Here’s what one of the plaques says: “It was so huge that a massive cloud of smoke spread throughout Southern Canada and the Northern United States all the way to the St Lawrence Waterway. The darkness from this smoke was so bad that for five days, artificial lighting had to be used from Butte, Montana including Chicago to Watertown, New York.”
In addition to the Hiawatha, one should take a day to see Wallace. If it looks like an old western movie set, that’s because the town is on the National Historic Register. Legend goes that the federal government wanted to put the I-90 highway through the town. The people fought back for two decades, roping in the Historic Register. Along the way, the town’s illegal gambling houses and bordellos were—surprise, surprise—raided. But in the end, the highway was built to one side and the town centre remained intact. If you think the place looks vaguely familiar, it is because the films Heaven’s Gate (an epic flop) and Dante’s Peak (not a critic favorite but fun) were both filmed here.
If you like ribs with history, do stop at the Snakepit Restaurant down the highway. And catch the 1890s melodrama at the Sixth Street theatre, where you hiss, boo and pitch popcorn at the villain and cheer the heroes.
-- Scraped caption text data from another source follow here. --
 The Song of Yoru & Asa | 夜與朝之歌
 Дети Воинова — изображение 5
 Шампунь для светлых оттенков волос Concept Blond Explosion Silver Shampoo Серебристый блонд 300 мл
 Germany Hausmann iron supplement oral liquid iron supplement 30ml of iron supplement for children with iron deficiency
A total giggle.
But, really, all I want to do in these parts is ride my bike. Besides the Hiawatha, there’s the 72-mile-long Coeur d’Alene Trail. Again, it’s got history, a lot of it truly funky. The whole area is one of the richest silver mining territories on the planet. There are still a few working mines but, for decades, mine waste was just dropped wherever and poison fell from ore trails along the tracks.
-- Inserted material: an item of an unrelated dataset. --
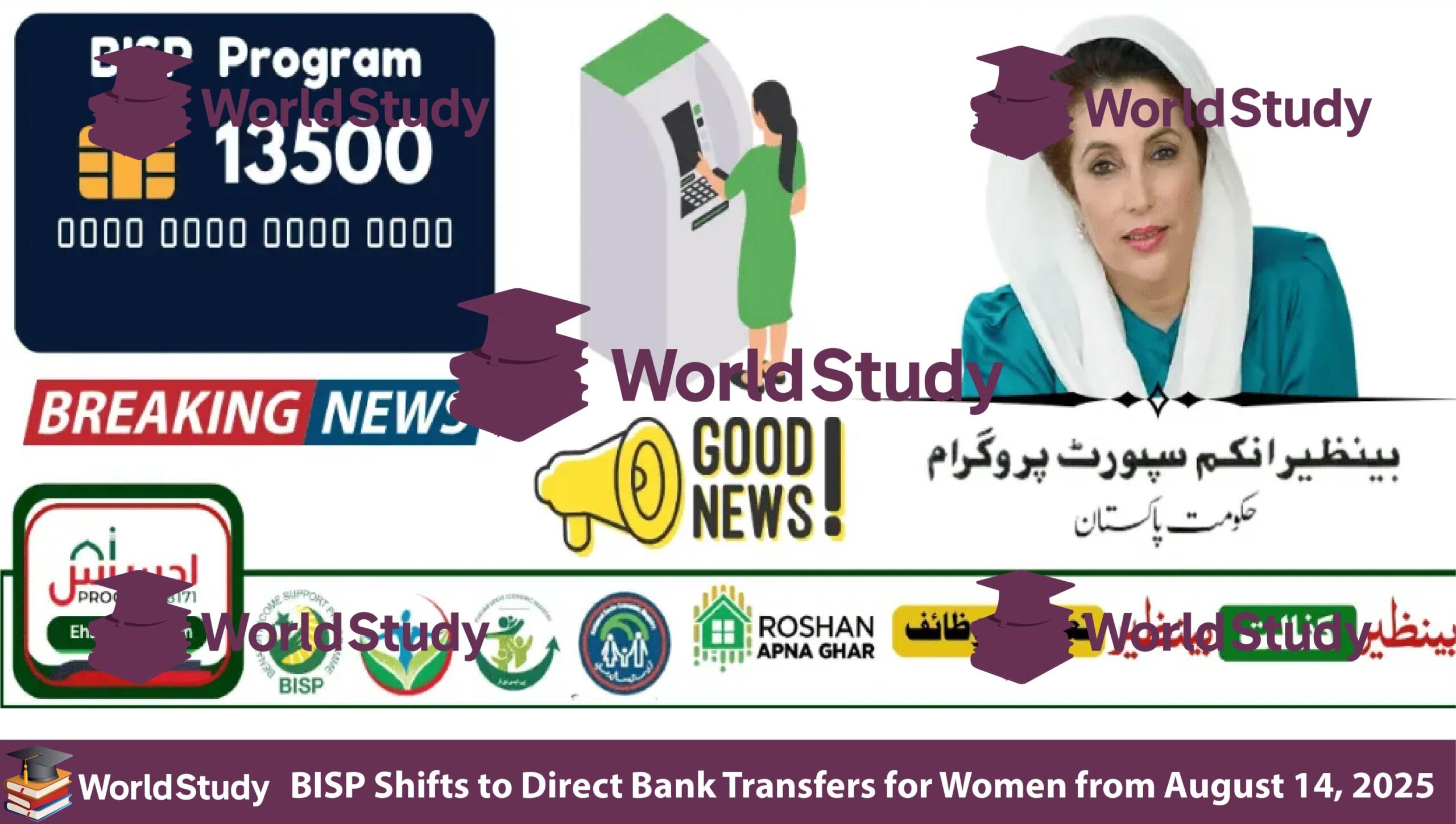 Read more about the article BISP Shifts to Direct Bank Transfers for Women from August 14, 2025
The railroad (this time, the Union Pacific) eventually stopped running trains here but the little matter of the poison remained. The railroad had two choices: to spend billions digging out all the poison or cover it with plastic, dirt, gravel and asphalt for a mere $65 million and turn the right of way over to the state and the local Coeur d’Alene Indians for a park. Guess which they chose?
Today, the trail stretches from Mullen, a little mining town near the Montana border, to Plummer, a town on the Coeur d’Alene Indian reservation near the Washington border. Traversing it is like going on safari, with constantly changing scenery. Most folks stop somewhere in the middle—Wallace or Kellogg—and break up the riding over a two days.
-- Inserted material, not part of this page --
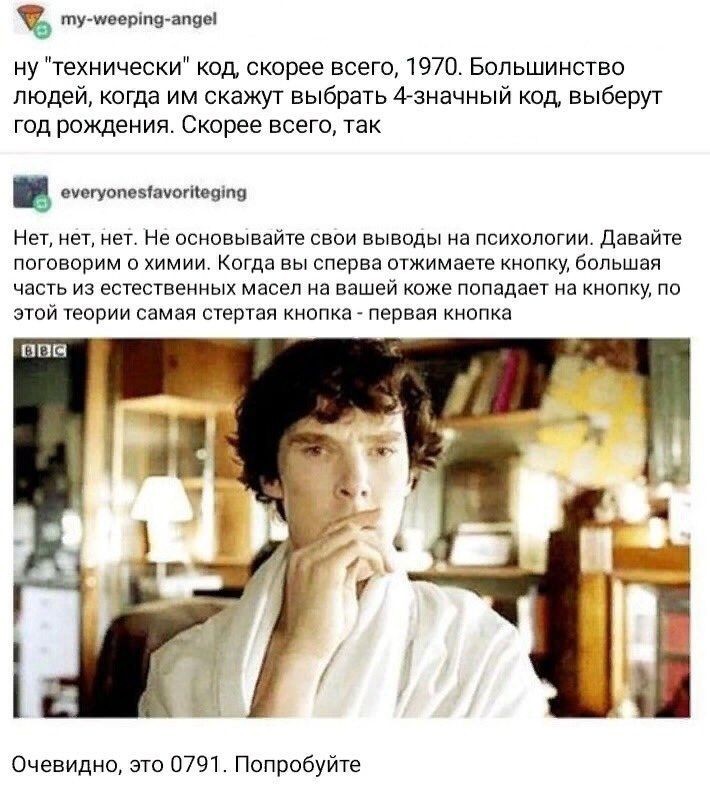 Шерлок Тут Даже Я Офигел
Whichever you do it, you start in a narrow mountain canyon with steep walls thick with cedar, tamarack and aspen; then come out after Wallace into a wide plain where you see mounds of tailings and what’s left of the mines; and then go into wetlands (where I spot a moose in the creek not 10 feet from my front tire) and visit the Old Mission State Park at Cataldo. From there, one goes onto Harrison, a funky town with great ice cream, and over Chatcolet Bridge as it crosses the St. Joe River on Lake Coeur d’Alene.
The Chatcolet Bridge is another giggle. The original swing bridge is now stationary and covered by a sort of stair-step that is supposed to ease the climb up but only makes the trip down more than a bit exhilarating unless you’re standing on your brakes. Finally, you climb some 600 feet over four miles to the Coeur d’Alene Indian Reservation through thick forest with lake views. We did it in the rain and wound up at a cafe where my friend, with a shower cap over her bike helmet and giant bread bags on her legs, became camera fodder for the locals. Well, after all the pictures we’ve clicked of local folks on trips, I figure turnabout is only fair. All in all, Idaho offers many reasons to visit. But beware, some never do leave.
As for me, that $70,000 house in Wallace looks awfully tempting.